> _Text shown_
┌────────
1. it's supposedly easier during the summer.
2. you only have to concentrate on this subject which is already a handful.
3. summer school is only a month.
4. i won't have to worry about paying for arc during the summer.
5. i'm being productive.
6. mommy is encouraging son to take it.
7. i just gotta get this fudging class out of the way.

man, ever since i got my car, my driving skills have gotten alot worse. seriously, i make the worst decisions when i'm driving with aaron and/or dykas. it's so weird. i KNOW they think i'm the crappiest driver in the world, taking longer routes, making wrong turns, and getting lost. i seriously don't understand it. i know that everyone thinks that they are good drivers but i really feel like i'm a whole lot better than this. it's really frustrating. if i were to see myself drive, i know i'd be yelling the crap out of my head. geez, such a stupid idiot.

Thought of the Day: "I want to fly away..."
Song of the Day: Finch-Letters To You

May 19, 2003

Philip What's in a Name? (Video with sound)

Important:

Dear Philip: This analysis describes a few qualities of your first name. There are many additional factors (legal name, nicknames, family surname, combined names, previous names, and business signature) that contribute to your entire personality - and your entire life. Order a Name Report for a full analysis.
└────────
> _Exercise task A_
Rescale the object-detection records by rewriting all of their lines, requests included, with each bounding-box coordinate in the answers multiplied by 1.55 and rounded to a whole number, halves rounded up. Leave the pictures out of your answer.
The text above has no connection to the records that follow.

> _Task material_
┌────────
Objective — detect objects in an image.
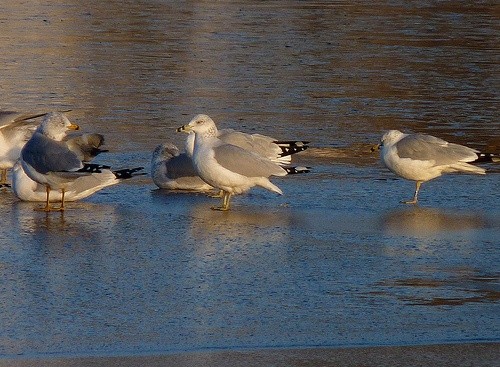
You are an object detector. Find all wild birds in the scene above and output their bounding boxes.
[370,129,499,205]
[0,109,149,212]
[151,114,313,211]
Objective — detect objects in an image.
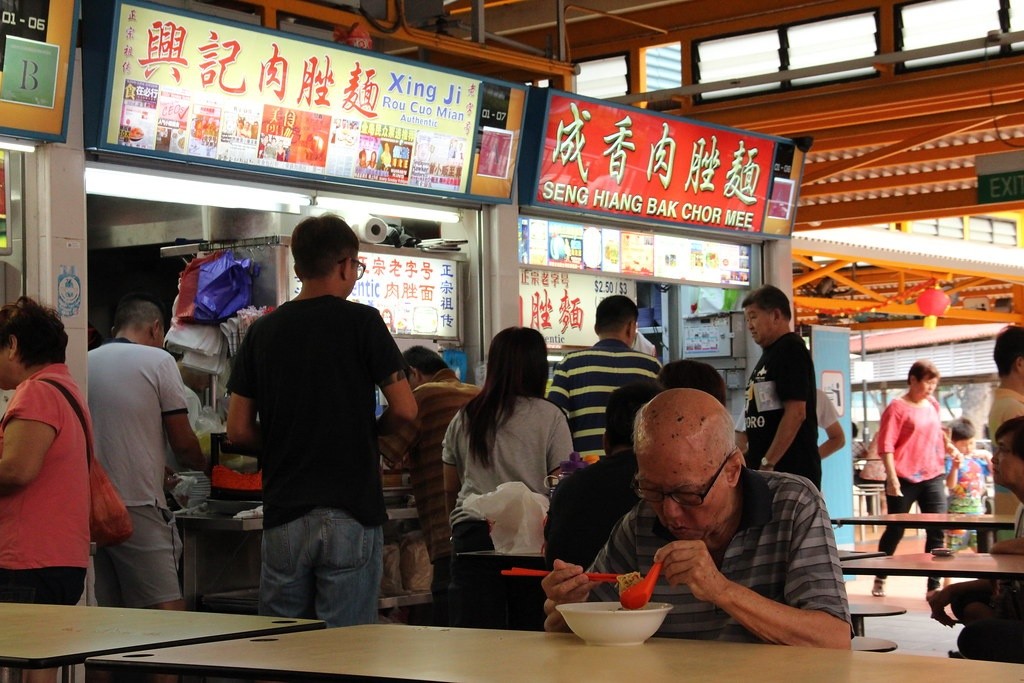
└────────
> _Exercise task B_
Answer these questions about the blog entry, one per line:
(i) How long is summer school?
(ii) What is given as the Song of the Day?
(iii) What date appears in the entry?

> _Full response A_
Objective — detect objects in an image.
You are an object detector. Find all wild birds in the scene above and output their bounding boxes.
[574,200,773,318]
[0,169,231,329]
[234,177,485,327]
Objective — detect objects in an image.

> _Full response B_
(i) A month.
(ii) Finch-Letters To You.
(iii) May 19, 2003.